── DATA FOR THE TASK ──

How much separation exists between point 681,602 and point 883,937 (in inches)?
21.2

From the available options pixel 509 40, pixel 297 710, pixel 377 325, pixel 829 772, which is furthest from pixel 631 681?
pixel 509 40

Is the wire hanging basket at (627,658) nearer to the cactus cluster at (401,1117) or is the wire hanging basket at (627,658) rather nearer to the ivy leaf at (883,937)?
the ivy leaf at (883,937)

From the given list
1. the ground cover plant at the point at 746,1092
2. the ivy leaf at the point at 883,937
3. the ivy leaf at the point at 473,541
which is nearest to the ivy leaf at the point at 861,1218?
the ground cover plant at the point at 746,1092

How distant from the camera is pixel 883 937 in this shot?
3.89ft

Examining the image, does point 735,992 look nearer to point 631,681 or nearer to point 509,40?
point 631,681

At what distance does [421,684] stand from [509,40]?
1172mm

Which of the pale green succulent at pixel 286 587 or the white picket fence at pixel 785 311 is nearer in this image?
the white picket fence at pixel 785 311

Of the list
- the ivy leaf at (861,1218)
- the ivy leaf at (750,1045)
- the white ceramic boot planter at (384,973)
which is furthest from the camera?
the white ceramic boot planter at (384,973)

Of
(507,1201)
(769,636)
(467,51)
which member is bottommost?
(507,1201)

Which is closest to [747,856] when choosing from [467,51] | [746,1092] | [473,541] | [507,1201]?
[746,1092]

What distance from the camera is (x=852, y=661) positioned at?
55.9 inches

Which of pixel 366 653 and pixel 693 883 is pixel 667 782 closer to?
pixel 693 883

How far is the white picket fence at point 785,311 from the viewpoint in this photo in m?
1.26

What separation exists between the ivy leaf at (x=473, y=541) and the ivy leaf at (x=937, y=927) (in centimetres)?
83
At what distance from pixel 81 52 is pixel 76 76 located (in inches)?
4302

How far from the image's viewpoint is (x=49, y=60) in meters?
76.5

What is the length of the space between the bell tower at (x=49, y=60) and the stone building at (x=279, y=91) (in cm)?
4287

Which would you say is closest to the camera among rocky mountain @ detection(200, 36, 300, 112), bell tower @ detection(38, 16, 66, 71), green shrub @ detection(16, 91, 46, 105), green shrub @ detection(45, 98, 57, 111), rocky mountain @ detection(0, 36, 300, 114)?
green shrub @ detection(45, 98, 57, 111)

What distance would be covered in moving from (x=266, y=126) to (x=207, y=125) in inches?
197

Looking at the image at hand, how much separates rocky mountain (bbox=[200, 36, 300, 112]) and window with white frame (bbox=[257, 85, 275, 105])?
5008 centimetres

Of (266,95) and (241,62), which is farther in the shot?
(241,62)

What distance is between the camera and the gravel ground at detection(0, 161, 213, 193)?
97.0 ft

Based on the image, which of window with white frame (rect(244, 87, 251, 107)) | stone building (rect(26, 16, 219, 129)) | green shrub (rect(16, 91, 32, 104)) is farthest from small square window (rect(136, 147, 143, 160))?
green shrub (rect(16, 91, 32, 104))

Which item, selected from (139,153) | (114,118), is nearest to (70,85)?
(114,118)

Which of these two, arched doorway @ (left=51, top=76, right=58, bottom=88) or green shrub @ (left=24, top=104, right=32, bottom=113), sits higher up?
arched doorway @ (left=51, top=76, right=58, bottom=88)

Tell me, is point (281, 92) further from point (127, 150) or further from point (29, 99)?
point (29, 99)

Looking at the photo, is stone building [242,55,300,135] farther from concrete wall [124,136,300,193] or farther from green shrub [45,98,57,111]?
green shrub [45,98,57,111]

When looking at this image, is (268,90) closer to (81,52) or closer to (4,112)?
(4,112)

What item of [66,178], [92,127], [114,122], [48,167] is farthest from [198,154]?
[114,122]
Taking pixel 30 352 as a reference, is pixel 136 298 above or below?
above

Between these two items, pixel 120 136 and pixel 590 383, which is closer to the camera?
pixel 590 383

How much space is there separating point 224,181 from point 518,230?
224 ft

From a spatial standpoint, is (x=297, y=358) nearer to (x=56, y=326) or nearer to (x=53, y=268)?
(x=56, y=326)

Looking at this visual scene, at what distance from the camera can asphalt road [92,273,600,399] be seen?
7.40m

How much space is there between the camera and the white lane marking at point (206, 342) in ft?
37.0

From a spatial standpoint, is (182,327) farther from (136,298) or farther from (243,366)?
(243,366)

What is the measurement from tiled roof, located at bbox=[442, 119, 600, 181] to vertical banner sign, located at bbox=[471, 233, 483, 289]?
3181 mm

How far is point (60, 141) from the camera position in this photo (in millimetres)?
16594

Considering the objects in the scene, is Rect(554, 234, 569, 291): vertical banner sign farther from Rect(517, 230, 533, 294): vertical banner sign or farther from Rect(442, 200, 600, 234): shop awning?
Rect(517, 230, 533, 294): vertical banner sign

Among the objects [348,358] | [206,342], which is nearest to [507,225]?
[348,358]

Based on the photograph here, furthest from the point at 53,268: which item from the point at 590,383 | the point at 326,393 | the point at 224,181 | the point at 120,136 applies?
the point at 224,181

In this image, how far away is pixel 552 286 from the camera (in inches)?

───

_WORK REQUIRED_. Put the lines of the records above, from the line with "Which is closest" through the line with "55.9 inches", into a numbered list, skipping blank lines.

_SOLUTION_.
1. Which is closest to [747,856] when choosing from [467,51] | [746,1092] | [473,541] | [507,1201]?
2. [746,1092]
3. What distance from the camera is (x=852, y=661) positioned at?
4. 55.9 inches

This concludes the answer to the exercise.